# PROMPT 1
Pull out every line of the records that contains the string "crop".

### SOURCE EXCERPT ###

Will the Innovation Dominoes Fall and Disrupt the Book Publishing Industry?
“The enemy is not piracy, the enemy is obscurity.” – Tim O’Reilly
I came across a TechCrunch TV interview with Seth Godin today about his future publishing plans.
I’ve been wondering what Seth meant when he told me last year at the World Innovation Forum that he would never publish another traditional book. Here is the video:
Now, he has made it clear what he meant, and just what his future plans are in the below video from Tech Crunch. His plans have a name, The Domino Project, and it is a publishing house venture he is undertaking with Amazon and it starts with a simple question:
How do you make a book spreadable?
Right now books work very hard against being spreadable, and in Amazon’s continuing quest to evolve the book business beyond just selling ebooks and blogs on Kindle, they apparently approached Seth Godin, gave him a blank sheet of paper to envision a new way of approaching book publishing. He described this collaboration with Amazon – The Domino Project – through a series of questions:
What happens if we allowed you to buy a 5-pack for only slightly more than one book? Wouldn’t you then give four of them away to people who would be interested in reading them?
What happens if we allowed people to share a Kindle book for free for a certain period of time and then try to figure out how to make money from it?
Can you dream big enough?
Can you do something that is worth doing, or will you hold back and play it safe?

### EXERCISE INPUT ###

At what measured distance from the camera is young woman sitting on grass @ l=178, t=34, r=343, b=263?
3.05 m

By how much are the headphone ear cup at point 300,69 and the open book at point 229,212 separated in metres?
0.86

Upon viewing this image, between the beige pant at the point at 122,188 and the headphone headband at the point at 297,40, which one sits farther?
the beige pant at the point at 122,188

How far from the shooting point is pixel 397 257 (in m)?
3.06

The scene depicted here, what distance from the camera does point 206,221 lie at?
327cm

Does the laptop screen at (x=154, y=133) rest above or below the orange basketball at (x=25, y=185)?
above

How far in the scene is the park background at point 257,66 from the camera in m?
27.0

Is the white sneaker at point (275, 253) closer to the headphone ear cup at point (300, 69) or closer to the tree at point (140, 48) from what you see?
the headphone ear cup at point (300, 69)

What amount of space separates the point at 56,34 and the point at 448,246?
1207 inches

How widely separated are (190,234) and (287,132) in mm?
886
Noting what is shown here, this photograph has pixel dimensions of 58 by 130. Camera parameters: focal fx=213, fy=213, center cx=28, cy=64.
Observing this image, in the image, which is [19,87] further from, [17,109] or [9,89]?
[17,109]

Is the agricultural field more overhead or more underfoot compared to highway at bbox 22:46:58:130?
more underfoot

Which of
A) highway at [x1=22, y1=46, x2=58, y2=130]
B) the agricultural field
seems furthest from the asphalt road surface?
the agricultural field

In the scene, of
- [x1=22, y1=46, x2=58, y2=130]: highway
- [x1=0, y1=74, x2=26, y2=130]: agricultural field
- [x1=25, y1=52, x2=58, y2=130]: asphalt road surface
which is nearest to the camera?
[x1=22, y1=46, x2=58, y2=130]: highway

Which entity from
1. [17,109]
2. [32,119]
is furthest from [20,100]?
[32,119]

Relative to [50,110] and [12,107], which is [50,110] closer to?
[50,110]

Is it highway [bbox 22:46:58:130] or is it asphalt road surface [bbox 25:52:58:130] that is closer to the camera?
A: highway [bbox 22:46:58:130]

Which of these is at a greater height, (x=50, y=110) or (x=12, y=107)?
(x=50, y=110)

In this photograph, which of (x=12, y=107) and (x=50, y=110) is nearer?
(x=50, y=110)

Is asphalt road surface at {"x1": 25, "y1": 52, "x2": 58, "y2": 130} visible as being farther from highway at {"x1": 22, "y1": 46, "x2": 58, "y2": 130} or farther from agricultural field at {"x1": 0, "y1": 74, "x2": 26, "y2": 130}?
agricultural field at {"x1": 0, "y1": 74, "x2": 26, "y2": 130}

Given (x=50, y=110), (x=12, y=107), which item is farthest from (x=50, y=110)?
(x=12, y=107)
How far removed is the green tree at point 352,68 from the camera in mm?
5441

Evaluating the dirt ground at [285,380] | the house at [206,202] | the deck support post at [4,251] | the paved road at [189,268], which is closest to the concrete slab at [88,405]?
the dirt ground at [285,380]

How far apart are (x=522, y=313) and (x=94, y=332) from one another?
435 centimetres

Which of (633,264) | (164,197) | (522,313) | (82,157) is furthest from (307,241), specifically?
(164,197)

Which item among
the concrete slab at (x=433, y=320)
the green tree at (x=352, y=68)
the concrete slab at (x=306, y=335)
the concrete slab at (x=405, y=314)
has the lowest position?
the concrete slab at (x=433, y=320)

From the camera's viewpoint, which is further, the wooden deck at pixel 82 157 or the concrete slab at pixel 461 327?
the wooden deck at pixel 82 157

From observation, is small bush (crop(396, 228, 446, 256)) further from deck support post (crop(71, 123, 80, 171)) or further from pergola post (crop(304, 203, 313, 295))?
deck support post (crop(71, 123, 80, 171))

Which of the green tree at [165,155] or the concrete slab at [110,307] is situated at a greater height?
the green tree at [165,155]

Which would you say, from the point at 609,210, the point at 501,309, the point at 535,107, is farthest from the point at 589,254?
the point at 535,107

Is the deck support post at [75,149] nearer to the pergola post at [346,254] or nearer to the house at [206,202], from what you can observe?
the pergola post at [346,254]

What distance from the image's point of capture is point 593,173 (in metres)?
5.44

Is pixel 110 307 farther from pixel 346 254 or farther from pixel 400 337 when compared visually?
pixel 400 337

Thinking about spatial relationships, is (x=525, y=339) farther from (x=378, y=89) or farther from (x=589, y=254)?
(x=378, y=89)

###

# PROMPT 2
For each statement, answer yes or no according to the post about the Domino Project, and quote the words of the post that decide it. (a) The Domino Project is a publishing venture Seth Godin is undertaking with Amazon. (b) Seth Godin approached Amazon with his idea. (c) The 5-pack would cost twice as much as a single book.

# WORKED ANSWER 1
From observation, is small bush (crop(396, 228, 446, 256)) further from deck support post (crop(71, 123, 80, 171)) or further from pergola post (crop(304, 203, 313, 295))?
deck support post (crop(71, 123, 80, 171))

# WORKED ANSWER 2
(a) Yes: "it is a publishing house venture he is undertaking with Amazon"
(b) No: "they apparently approached Seth Godin"
(c) No: "buy a 5-pack for only slightly more than one book"